Bali, the island of gods and kings. Well, you might have heard the first part of the saying a million times before, as Bali is inhabited by a majority of Hindus, who worship a variety of gods and goddesses, whom they believe act as protectors of the universe.
However, the latter part may not have been as recognizable for you; especially if you haven’t spent some time studying about the historical aspects of the island. True, there are just as many kings in Bali, even today, as there are gods and goddesses.
With the caste system still being in practice in modern Bali (though not as extremely applied as it used to,) the island has long been divided into many small “kingdoms,” all with their own kings. Although not having any power bureaucratically nor administratively, these kingdoms are very much alive, loved, respected, and conserved by their own people.
The royal families’ residents, which are often called “Puri,” are still the main focus and attention to the people in their area, not to mention international attraction when important religious or cultural ceremonies are being held. Royal Balinese weddings and funerals are so beautifully carried out that they become a spectacle of their own, giving the audience amazing shots for their travel documentation.

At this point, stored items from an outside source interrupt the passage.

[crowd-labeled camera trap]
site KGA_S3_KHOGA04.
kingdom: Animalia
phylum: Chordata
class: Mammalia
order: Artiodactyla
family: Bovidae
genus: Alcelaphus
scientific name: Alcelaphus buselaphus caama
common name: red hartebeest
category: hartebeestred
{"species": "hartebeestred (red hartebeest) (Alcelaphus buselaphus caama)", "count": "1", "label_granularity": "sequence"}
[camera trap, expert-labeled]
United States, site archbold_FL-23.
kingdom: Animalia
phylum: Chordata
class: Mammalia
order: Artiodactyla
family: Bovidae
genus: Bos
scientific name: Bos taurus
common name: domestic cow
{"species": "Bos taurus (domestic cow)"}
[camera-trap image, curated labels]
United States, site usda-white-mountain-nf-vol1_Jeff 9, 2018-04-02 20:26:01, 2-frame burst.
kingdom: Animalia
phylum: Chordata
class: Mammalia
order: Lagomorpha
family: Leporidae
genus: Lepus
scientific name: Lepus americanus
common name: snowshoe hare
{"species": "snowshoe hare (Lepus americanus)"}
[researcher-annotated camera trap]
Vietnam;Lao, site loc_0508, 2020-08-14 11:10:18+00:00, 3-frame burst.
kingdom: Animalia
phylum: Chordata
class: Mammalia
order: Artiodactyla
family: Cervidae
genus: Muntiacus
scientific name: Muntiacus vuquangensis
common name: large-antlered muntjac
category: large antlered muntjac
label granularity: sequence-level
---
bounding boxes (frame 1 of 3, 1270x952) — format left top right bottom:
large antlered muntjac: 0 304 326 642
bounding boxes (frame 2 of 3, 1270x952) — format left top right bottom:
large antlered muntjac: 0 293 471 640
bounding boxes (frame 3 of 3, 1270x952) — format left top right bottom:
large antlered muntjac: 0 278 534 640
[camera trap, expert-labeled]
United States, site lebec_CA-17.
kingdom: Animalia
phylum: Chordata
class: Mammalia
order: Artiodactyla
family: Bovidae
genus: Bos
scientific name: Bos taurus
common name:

Aren’t you just intriqued by these small kingdoms? Well, we know we are, so here is an article from CNN Indonesia that we think might be interesting and useful for you.
The Kingdom of Bali is the oldest Hindu-Buddhist kingdom located on the island of Bali. It has a long history and traces of heritage that can still be seen today.
The Balinese kingdom was founded around the 10th century until the early 20th century. When it was founded, the Kingdom of Bali was under the leadership of the Warmadewa Dynasty, a dynasty that practiced Buddhism. It was not until a few years later when Hinduism began to enter and many of the citizens switched to the new religion.
The center of the Balinese kingdom is located in Bedulu, Gianyar, close to the eastern part of the island of Java. Both have close cultural relations, including the ties to the Isyana Dynasty in East Java.
Since the 10th century, Balinese people have been familiar with the agricultural system which was later developed as a source of economy.
The kings of Bali concentrated the economy from the agricultural sector. Most of the residents work managing rice fields, fields, and plantations.
Apart from agriculture, animal husbandry and hunting were also developed. Several other residents also work to run a gold and silver craft center.
The social life of the Balinese kingdom cannot be separated from the customs that have been ingrained for a long time. Even today, the hereditary culture is still preserved.
Based on the findings of inscriptions from the kings, the customs of the Balinese people are the same as the Ho-Ling (Kalingga) people who are Hindu-Buddhist oriented.
One of the customs in Bali and still applies today is Ngaben. In this procession, every Balinese who is Hindu when he dies, his body is burned to ashes.
Famous Balinese Kings
The famous Balinese kings mostly come from the Warmadewa Dynasty. Here are some of the names of famous Balinese kings:
- Sri Kesari Warmadewa (882-914 AD)
- King Udayana (989-1011 AD)
- Marakata Pangkaja (1011-1022 AD)
- Anak Wungsu (1049-1077 AD)
- His Majesty Sri Maharaja Sri Jayasakti (1133-1150 AD)
- Sri Astura Ratnabhumibanten (1337-1343 AD)
Traces of the Kingdom of Bali
Nany traces of the heritage of the Kingdom of Bali can still be seen and visited today, including:
- Blanjong Inscription
The Blanjong Inscription is a historical relic that contains a message in Balinese language and was made by Sri Kesari Warmadewa. This inscription was found in Sanur Kauh, South Denpasar.
- Panglapuan Inscription
The Panglapuan inscription is a relic of the Balinese kingdom which contains messages about royal rulers such as Udayana, Jayapangus and Anak Wungsu.